|
Bulan madu Ikhwanul Muslimin dan
militer pasca-revolusi, 25 Januari 2011, telah berakhir. Kudeta militer pada 3
Juli lalu menjadi mimpi buruk bagi IM. Muhammad Mursi dilengserkan, ribuan
aktivis IM dipenjara atas tuduhan provokasi kekerasan dan ratusan demonstran
pro-Mursi tewas.
Dinamika
politik pasca-revolusi berubah begitu cepat dan kompleks. Mulanya, revolusi
yang menumbangkan rezim Hosni Mubarak melahirkan fakta baru di panggung politik
Mesir, yaitu hubungan mesra antara IM dan militer. Kubu nasionalis yang sejak
awal mendesak militer agar mengamandemen konstitusi terlebih dahulu daripada
menggelar pemilu tidak digubris. Militer lebih memilih berkolaborasi dengan IM
daripada mendengarkan aspirasi kubu nasionalis. IM mendulang keuntungan politik
dari hubungan mesra tersebut.
Bagaimanapun,
keberhasilan IM menjadi penguasa pasca-revolusi tidak bisa dilepas dari
dukungan militer. Hubungan mesra dengan militer telah memuluskan IM meraih
mimpi mereka jadi kekuatan utama politik di Mesir. Menurut Zoltan Barany dalam The
Role of the Military, militer adalah institusi yang paling kuat di dalam negara
dan tak ada revolusi yang sukses tanpa mendapat dukungan atau setidaknya
pasifnya militer. Jatuhnya Mubarak karena militer mendukung revolusi (Journal of Democracy, 4 Oktober 2011).
Penjelasan
tersebut kian mengukuhkan militer punya peran sentral dalam jatuh bangun rezim
politik. Tanpa dukungan militer, IM tidak mungkin menjadi kekuatan penting
dalam politik Mesir pasca-revolusi. Di sinilah posisi strategis militer di
dalam panggung politik Mesir.
Hal sebaliknya,
kejatuhan Mursi dari kursi kekuasaan tak lain dapat dipahami karena IM tidak
mampu menjaga hubungan mesra dengan militer. Ketidakmampuan Mursi mengendalikan
dan mengelola hubungan baik dengan militer berdampak buruk bagi kekuasaannya,
yang hanya bertahan seumur jagung itu.
Rezim militer
Sejak 1952,
rezim politik di Mesir adalah rezim militer. Gamal Abd Nasser meraih kekuasaan
melalui kudeta militer. Hubungan antara Nasser dan IM sudah retak sejak awal.

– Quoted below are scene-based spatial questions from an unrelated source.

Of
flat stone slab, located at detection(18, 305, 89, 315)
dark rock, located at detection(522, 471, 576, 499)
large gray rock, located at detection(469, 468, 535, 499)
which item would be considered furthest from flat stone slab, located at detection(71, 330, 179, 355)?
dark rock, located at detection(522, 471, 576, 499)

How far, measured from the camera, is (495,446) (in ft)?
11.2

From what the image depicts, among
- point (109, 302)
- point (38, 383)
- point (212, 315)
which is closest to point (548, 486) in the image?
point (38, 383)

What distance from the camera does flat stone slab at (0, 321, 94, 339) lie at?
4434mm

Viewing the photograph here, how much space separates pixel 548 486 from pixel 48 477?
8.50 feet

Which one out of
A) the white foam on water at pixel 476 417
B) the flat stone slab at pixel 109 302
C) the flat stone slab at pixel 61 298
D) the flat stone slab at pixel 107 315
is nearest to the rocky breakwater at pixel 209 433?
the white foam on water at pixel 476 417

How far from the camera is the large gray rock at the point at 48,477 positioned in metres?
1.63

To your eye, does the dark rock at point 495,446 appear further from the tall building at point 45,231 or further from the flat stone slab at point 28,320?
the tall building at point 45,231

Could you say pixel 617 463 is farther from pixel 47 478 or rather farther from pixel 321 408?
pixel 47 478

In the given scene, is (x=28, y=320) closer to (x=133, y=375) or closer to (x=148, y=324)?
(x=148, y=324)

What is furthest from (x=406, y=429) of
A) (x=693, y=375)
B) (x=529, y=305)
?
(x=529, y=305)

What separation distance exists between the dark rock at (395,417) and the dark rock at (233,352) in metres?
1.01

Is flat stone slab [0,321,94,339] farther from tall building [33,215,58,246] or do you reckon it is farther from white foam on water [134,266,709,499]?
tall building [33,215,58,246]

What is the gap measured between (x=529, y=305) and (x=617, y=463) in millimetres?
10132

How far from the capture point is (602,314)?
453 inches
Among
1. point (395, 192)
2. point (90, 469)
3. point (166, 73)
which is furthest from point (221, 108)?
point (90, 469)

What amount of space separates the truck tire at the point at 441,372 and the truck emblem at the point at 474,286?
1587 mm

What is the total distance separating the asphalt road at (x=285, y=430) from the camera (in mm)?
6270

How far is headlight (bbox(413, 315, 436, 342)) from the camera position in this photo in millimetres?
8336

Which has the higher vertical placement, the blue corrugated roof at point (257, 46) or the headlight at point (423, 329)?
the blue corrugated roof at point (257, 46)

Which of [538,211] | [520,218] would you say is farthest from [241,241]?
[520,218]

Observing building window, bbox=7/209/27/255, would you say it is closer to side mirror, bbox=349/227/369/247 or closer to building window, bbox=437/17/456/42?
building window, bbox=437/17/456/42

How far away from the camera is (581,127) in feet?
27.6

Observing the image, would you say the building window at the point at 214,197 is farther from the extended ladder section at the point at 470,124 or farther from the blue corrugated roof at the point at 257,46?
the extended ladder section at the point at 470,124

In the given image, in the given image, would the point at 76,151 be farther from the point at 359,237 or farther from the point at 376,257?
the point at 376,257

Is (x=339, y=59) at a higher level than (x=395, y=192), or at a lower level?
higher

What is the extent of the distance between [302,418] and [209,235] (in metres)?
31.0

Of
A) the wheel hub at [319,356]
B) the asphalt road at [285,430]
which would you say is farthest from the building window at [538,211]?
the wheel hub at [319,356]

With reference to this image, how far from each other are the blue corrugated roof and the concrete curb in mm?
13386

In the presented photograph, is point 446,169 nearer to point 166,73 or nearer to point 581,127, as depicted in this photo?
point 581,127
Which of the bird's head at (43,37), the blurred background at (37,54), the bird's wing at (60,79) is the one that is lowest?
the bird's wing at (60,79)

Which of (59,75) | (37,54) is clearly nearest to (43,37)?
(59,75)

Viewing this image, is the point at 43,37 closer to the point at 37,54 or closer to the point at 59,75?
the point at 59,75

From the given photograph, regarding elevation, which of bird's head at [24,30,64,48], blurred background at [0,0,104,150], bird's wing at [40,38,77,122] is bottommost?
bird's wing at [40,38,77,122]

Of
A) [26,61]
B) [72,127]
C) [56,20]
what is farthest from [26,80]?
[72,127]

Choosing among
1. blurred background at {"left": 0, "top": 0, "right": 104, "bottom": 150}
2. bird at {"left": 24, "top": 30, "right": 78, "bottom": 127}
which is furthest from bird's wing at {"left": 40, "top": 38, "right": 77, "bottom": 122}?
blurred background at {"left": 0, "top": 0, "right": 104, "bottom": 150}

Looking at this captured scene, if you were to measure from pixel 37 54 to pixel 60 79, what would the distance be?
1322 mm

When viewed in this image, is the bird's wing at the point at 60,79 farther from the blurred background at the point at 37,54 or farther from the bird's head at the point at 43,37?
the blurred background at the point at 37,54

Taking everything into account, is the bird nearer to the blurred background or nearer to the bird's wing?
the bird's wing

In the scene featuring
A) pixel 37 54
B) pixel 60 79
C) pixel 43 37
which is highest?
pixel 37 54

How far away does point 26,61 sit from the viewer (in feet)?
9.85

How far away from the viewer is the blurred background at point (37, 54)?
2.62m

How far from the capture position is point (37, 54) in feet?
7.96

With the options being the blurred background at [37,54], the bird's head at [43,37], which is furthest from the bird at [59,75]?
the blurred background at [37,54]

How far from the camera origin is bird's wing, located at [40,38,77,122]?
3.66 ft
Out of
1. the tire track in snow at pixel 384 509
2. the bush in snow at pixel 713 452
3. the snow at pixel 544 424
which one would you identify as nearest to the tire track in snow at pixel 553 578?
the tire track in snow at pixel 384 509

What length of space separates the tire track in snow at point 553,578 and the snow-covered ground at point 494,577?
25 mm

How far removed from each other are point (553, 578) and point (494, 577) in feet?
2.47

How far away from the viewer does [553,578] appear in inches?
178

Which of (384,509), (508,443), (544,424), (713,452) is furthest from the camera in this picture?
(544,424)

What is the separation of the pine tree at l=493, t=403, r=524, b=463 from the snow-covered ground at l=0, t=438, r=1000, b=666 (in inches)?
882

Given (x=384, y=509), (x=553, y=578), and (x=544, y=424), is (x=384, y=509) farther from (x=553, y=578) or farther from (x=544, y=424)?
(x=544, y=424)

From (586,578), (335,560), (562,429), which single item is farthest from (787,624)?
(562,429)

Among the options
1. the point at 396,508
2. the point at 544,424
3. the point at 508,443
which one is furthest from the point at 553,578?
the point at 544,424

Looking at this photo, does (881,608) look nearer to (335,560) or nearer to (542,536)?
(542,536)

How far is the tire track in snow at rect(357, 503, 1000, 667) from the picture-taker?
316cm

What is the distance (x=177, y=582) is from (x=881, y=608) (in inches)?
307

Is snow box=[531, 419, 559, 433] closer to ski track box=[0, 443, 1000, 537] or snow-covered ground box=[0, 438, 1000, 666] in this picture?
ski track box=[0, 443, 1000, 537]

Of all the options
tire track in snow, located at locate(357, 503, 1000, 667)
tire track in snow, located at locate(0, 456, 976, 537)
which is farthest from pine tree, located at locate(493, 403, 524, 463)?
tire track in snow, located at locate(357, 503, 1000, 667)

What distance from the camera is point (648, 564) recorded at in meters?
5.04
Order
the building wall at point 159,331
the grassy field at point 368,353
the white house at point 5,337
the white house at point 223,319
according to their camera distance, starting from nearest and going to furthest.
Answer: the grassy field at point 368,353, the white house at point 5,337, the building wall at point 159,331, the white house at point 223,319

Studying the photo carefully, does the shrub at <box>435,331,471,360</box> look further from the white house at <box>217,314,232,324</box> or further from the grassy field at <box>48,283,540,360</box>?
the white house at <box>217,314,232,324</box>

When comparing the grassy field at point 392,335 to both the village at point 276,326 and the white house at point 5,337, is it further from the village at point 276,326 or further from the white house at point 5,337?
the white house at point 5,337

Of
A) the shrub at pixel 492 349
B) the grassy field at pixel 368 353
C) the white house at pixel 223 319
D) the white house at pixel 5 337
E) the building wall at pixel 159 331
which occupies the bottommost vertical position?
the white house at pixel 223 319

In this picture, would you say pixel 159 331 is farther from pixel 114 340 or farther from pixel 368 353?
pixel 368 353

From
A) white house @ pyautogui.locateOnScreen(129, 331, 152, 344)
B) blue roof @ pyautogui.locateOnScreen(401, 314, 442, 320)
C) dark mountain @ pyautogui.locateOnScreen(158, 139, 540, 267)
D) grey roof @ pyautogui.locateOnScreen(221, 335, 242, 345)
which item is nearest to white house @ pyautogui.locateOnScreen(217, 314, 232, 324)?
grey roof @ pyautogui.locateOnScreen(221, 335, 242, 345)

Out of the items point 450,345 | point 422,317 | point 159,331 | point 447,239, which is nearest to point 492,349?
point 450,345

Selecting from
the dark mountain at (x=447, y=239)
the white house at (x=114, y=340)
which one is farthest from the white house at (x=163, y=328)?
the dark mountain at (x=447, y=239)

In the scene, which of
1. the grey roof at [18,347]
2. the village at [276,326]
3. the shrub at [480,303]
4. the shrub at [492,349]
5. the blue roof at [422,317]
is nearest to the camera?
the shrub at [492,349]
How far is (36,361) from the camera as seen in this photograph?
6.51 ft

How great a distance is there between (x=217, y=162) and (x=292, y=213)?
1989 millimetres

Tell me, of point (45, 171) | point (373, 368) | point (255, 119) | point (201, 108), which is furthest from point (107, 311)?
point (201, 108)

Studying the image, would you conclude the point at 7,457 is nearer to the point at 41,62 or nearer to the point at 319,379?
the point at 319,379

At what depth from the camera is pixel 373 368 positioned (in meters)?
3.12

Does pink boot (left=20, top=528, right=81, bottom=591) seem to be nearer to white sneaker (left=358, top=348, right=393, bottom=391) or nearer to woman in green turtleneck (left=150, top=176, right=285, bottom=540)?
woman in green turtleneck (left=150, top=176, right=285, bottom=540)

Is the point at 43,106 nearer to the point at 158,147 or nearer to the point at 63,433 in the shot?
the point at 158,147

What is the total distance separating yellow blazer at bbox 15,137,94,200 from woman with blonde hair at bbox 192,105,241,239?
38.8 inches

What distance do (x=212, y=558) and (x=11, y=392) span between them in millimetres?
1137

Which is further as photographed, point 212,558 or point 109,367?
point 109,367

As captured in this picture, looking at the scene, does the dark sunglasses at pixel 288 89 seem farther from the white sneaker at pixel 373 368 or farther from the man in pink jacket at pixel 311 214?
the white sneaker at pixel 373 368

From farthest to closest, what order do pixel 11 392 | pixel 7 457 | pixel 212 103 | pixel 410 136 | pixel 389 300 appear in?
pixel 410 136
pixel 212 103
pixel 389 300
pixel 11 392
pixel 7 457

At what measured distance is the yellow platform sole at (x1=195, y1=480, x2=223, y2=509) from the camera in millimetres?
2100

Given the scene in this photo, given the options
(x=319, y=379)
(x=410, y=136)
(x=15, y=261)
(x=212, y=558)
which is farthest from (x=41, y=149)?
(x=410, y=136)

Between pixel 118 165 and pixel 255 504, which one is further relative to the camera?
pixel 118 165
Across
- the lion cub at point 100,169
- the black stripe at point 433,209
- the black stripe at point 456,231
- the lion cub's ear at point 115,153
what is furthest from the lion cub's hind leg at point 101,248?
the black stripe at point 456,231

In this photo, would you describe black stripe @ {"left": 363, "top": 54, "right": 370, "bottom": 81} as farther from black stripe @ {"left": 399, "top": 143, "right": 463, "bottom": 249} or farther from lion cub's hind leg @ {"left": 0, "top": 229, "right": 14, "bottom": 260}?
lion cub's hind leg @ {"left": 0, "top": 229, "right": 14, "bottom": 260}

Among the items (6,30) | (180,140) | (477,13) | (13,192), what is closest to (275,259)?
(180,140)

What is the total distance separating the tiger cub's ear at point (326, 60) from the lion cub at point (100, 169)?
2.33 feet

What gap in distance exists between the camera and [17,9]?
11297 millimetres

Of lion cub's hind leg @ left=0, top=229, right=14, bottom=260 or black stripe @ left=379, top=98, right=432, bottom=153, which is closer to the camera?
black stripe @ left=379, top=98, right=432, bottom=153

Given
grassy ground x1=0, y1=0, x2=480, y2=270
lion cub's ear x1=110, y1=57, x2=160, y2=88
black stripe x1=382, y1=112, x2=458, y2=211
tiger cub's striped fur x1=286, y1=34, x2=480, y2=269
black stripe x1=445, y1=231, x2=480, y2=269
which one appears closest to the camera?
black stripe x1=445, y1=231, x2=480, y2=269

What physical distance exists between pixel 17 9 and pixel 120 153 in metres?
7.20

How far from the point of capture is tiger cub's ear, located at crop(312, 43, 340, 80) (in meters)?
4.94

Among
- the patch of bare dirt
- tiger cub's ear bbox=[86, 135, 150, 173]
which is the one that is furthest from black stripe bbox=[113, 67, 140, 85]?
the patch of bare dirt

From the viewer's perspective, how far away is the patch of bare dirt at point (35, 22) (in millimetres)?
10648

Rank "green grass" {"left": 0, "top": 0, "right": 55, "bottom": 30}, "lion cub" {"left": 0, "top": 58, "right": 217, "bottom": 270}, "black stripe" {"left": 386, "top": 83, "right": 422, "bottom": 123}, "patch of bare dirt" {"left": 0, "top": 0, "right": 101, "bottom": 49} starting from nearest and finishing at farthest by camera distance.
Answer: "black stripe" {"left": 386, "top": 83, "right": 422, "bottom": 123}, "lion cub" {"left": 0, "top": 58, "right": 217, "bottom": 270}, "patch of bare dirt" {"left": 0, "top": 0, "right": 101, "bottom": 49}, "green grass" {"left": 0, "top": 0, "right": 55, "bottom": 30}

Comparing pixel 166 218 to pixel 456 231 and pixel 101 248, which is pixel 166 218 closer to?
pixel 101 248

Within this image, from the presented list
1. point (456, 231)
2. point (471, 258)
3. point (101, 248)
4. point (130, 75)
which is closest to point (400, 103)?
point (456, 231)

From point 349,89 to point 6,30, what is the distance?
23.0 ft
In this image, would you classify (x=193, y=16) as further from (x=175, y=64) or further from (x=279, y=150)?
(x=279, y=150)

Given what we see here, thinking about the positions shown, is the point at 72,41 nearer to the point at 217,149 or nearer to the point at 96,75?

Hal tersebut disebabkan dua arus ideologi yang berseberangan di antara keduanya.
Nasser adalah simbol nasionalisme Arab yang beraliran sosialis, sedangkan IM
merupakan benteng islamisme yang meyakini pembentukan negara Islam. Untuk
memapankan kekuasaannya, Nasser melarang eksistensi IM pada tahun 1954.
Pada masa
pemerintahan Nasser, islamisme ala IM tidak punya ruang gerak akibat
tertutupnya kanal politik praktis. Ide-ide nasionalisme dan sosialisme lebih
diidolakan rakyat Mesir, bahkan dunia Arab lainnya. Namun, petaka politik
terjadi saat Nasser kalah dalam perang melawan Israel pada 1967, yang disertai
krisis ekonomi dan melemahnya kekuatan militer akibat terbatasnya belanja di
bidang militer. Akhirnya, IM berkesempatan menggoyang posisi militer, yang
berakhir dengan terbunuhnya Nasser, konon di tangan aktivis IM.
Anwar Sadat yang
memerintah sejak 1970 mulai menggandeng IM. Ia menyadari betapa penting peran
IM dan kelompok islamis lainnya. Salah satu hubungan mesra Sadat, yang juga
dari kalangan militer itu, adalah perubahan klausul di dalam konstitusi yang
berbunyi, ”Syariat Islam sebagai sumber utama dalam hukum”. Langkah ini diambil
Sadat sebagai jalan kompromi dengan IM dan kekuatan islamis lainnya. Klausul
inilah yang kemudian jadi sumber perdebatan di dalam lanskap politik, antara
Syariat Islam sebagai salah satu sumber atau satu-satunya sumber hukum. Di
samping itu, ada yang mengusulkan agar tujuan-tujuan pokok Syariat Islam
sebagai sumber hukum.
Namun, setelah
deklarasi perdamaian antara Mesir dan Israel di Camp David pada 1979, Sadat
berhadapan kembali dengan IM dan kelompok islamis lainnya. Perdamaian dengan
Israel akhirnya berujung dengan tewasnya Sadat di tangan kaum islamis.
Hosni Mubarak
yang juga berasal dari militer menggantikan Sadat sejak 1981. Mubarak semakin
mengukuhkan nasionalisme dan melakukan modernisasi dalam segala bidang. Ia juga
terus melanjutkan perjanjian damai dengan Israel yang telah dirintis Sadat.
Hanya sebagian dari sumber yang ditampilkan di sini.